Les marines italienne, maltaise et américaine sont engagées depuis plusieurs jours dans une vaste opération de sauvetage de centaines de migrants affluant des côtes libyennes, des arrivées incessantes qui ont suscité dimanche un concert de récriminations en Italie.

Des bâtiments militaires mais également des navires marchands ont été sollicités pour surveiller l'approche de 25 embarcations chargées de migrants partis de Libye.

Selon Malte, l'opération conjointe est l'«une des plus importantes organisées ces dernières années».

En raison d'une météo favorable, des milliers d'immigrés et réfugiés - Syriens, Érythréens, habitants pauvres d'Afrique subsaharienne - ont déjà débarqué ou s'apprêtent à arriver sur les côtes italiennes, essentiellement dans des ports siciliens submergés.

La marine italienne a indiqué que 2000 migrants ont été secourus entre samedi et dimanche dans le cadre de l'opération italienne Mare Nostrum. Sur ce total, 1335 dont des Afghans, des Syriens, des Algériens, Somaliens et Soudanais, qui auraient dû être débarqués à Catane ont été redirigés vers Taranto dans les Pouilles où ils devraient arriver lundi.

Pour sa part, la marine américaine a annoncé avoir secouru il y a deux jours 282 personnes en détresse à bord de six embarcations dont une menaçait de couler. Les migrants d'abord embarqués sur le navire d'assaut amphibie USS Bataan ont été ensuite remis aux forces maltaises.

Un bateau maltais participant aux opérations appelé Norient Star est arrivé à Pozzallo avec 102 personnes à bord, mais aussi les cadavres de trois hommes qui se sont noyés pendant leur transfert depuis leur embarcation de fortune.

Le maire de ce port sicilien où sont arrivés plus de 500 immigrés en 24 heures, Luigi Ammatuna, a dit au journal La Stampa avoir peur que la situation devienne «ingérable», faisant état de premières annulations de réservations touristiques.

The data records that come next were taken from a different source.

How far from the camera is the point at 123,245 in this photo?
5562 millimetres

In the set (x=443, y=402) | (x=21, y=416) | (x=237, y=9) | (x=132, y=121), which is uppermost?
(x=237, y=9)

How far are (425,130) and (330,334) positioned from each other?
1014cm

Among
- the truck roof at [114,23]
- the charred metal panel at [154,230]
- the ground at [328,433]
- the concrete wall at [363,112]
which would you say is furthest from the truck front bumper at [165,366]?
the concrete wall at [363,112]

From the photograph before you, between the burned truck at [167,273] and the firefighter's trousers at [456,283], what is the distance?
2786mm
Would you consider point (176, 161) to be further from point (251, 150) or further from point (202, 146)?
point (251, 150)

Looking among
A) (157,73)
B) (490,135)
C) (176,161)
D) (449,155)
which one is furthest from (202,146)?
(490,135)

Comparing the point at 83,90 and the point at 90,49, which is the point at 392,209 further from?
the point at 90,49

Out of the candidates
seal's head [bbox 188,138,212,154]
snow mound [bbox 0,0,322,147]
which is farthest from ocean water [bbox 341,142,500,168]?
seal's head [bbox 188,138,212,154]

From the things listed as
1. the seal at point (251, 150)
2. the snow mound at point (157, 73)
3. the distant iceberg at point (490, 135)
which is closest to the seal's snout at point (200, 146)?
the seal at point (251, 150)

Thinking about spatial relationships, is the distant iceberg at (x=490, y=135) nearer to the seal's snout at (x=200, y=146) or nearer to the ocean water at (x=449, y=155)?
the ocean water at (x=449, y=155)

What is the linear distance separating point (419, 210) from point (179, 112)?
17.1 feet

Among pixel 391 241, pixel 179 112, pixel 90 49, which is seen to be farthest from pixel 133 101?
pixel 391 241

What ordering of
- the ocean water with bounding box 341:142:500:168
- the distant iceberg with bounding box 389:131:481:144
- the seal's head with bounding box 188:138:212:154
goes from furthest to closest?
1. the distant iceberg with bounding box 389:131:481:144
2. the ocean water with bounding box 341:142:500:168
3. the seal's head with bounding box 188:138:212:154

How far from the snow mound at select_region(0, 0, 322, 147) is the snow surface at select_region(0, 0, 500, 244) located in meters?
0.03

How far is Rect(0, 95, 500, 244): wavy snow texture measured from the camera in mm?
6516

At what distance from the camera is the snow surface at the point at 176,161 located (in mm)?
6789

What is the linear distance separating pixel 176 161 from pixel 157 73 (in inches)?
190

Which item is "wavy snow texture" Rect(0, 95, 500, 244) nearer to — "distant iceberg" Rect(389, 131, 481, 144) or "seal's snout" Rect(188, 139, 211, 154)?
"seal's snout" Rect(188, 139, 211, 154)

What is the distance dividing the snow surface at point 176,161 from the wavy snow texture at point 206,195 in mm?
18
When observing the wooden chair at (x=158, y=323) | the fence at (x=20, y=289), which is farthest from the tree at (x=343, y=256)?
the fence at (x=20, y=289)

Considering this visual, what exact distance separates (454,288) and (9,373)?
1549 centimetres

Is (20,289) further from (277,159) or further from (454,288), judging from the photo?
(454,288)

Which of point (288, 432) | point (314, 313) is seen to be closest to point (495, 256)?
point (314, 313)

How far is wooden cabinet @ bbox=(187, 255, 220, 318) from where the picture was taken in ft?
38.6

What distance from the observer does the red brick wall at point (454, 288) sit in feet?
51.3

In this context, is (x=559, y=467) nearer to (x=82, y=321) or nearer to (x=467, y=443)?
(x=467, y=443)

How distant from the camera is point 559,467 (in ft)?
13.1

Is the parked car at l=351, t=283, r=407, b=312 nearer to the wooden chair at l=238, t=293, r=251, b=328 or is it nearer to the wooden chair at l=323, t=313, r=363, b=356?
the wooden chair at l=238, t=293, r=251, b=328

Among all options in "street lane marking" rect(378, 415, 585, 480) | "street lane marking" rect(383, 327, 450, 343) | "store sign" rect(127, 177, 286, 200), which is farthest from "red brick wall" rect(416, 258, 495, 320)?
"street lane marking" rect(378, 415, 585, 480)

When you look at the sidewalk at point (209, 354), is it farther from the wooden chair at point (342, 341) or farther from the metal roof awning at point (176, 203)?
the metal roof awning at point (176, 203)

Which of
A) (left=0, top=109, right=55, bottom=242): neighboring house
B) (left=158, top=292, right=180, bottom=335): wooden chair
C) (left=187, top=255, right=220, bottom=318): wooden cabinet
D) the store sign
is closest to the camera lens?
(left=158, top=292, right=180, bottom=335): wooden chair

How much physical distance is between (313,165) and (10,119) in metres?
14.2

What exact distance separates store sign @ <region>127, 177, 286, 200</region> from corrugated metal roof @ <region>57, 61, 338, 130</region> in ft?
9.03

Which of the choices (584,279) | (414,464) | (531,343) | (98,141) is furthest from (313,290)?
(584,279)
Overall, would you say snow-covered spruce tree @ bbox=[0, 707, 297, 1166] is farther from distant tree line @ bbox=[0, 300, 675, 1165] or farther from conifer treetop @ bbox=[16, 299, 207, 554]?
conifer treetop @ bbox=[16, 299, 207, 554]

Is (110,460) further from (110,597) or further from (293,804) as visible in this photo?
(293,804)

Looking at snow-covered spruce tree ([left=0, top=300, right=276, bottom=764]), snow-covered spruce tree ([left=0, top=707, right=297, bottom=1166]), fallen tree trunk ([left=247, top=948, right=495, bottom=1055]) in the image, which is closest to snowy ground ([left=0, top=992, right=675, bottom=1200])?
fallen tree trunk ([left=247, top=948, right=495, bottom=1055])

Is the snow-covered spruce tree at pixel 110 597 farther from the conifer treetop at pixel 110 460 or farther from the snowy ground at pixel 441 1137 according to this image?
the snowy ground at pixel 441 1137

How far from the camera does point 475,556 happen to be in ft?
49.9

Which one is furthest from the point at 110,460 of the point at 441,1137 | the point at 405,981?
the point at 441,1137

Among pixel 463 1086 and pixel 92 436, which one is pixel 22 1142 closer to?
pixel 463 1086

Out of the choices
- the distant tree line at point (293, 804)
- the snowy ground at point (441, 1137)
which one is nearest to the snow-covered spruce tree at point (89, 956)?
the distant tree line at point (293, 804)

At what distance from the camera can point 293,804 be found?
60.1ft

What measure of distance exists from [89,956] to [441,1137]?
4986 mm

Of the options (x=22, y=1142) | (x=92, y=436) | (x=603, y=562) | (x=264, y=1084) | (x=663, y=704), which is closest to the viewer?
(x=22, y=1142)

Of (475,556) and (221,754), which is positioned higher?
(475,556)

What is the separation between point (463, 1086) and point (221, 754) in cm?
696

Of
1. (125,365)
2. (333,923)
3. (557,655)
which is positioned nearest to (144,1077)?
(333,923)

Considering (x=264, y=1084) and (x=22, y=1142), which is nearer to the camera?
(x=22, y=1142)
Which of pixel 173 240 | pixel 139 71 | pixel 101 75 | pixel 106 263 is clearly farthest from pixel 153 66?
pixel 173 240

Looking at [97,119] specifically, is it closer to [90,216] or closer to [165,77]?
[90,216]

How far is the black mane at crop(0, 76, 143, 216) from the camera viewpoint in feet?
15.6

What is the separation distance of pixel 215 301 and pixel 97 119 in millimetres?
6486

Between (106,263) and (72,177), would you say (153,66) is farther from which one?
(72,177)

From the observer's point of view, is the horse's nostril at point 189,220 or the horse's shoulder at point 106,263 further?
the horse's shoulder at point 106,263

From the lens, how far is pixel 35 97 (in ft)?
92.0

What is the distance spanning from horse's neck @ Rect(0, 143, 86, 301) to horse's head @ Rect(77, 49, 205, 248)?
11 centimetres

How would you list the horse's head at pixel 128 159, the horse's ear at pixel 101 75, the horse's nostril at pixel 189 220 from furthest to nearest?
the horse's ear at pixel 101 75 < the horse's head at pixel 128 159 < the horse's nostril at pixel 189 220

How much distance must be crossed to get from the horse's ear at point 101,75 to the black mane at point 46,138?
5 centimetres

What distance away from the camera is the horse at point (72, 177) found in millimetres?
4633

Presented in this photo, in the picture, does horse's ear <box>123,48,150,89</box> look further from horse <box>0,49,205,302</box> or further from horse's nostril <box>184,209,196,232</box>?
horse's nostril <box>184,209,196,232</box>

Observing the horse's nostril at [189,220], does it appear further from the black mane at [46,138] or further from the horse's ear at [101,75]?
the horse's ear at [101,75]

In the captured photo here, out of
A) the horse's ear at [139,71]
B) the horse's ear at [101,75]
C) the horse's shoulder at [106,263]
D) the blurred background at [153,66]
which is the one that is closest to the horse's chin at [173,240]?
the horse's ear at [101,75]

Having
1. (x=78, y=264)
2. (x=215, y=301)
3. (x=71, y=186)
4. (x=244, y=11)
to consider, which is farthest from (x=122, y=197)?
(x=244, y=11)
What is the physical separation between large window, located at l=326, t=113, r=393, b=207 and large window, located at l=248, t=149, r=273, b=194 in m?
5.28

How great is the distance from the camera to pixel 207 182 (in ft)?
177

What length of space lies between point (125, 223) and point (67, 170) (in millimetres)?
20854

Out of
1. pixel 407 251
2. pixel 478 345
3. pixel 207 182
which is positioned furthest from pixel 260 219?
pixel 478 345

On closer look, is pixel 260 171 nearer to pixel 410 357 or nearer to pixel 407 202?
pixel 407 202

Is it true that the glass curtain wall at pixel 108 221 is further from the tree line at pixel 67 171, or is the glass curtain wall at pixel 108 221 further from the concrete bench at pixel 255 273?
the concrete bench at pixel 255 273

Le président de la fédération des maires italiens Piero Fassino a réclamé «une rencontre urgente» avec le ministre de l'Intérieur Angelino Alfano.

Des milliers de migrants ont trouvé la mort ces dernières années en tentant de traverser la Méditerranée. C'est après deux naufrages dramatiques que Rome avait décidé à l'automne l'opération Mare Nostrum.

Selon Rome, plus de 50 000 migrants ont débarqué depuis le début de l'année en Italie, autant que sur toute l'année passée. Ils ont été 2200 à arriver à Malte, selon La Valette.

Gil Arias Fernandez, directeur adjoint de Frontex, agence européenne chargée de la surveillance des frontières extérieures de l'UE, a reconnu récemment que, depuis la région de Tripoli, «le mouvement va se poursuivre car plusieurs centaines de milliers de migrants sont arrivés dans le pays et veulent le quitter en raison de l'insécurité».

Selon le ministre de l'Intérieur italien, Angelino Alfano, 400 000 à 600 000 migrants seraient prêts à partir de Libye.

«L'insensibilité de l'Europe»

Le premier ministre maltais, Joseph Muscat, dans un tweet, a fustigé l'Union européenne: «L'Europe est totalement absente», alors que les marines maltaise et italienne «accomplissent un travail optimal».

En Sicile, le maire de Palerme, Leoluca Orlando, a pointé du doigt «l'insensibilité de l'Europe», tandis que celui de Catane, Enzo Bianco, a invité le gouvernement de Matteo Renzi à décréter «l'état d'urgence».

Le président des maires d'Italie, Piero Fassino, a appelé le ministre de l'Intérieur à organiser rapidement une réunion face à une situation «aux proportions dramatiques et insoutenables».

Interrogé par l'AFP, Michele Cercone, porte-parole de la commissaire européenne aux Affaires intérieures Cecilia Malmström, a garanti un «plein soutien de la Commission avec tous les moyens disponibles». Il a précisé que l'Italie et Malte sont déjà «les principaux bénéficiaires des fonds UE pour la surveillance des frontières», précisant que «des mesures d'urgence» ont été prises dont l'octroi à l'Italie de 30 millions d'euros en plus pour notamment financer Mare Nostrum.

«Nous sommes prêts à discuter d'ultérieures mesures de soutien», a souligné M. Cercone.

«Quant à la solidarité des autres États membres dans des domaines de compétence nationale, nous sommes d'accord que ceux qui ne sont pas confrontés à une forte pression migratoire et d'asile doivent et peuvent faire beaucoup plus», a admis M. Cercone.

En mai, après un naufrage près des côtes libyennes, Matteo Renzi avait lancé de fortes accusations contre Bruxelles: «l'Europe nous laisse seuls. Il n'est pas possible de sauver des États, des banques, puis de laisser mourir des mères avec leurs enfants», avait-il dit.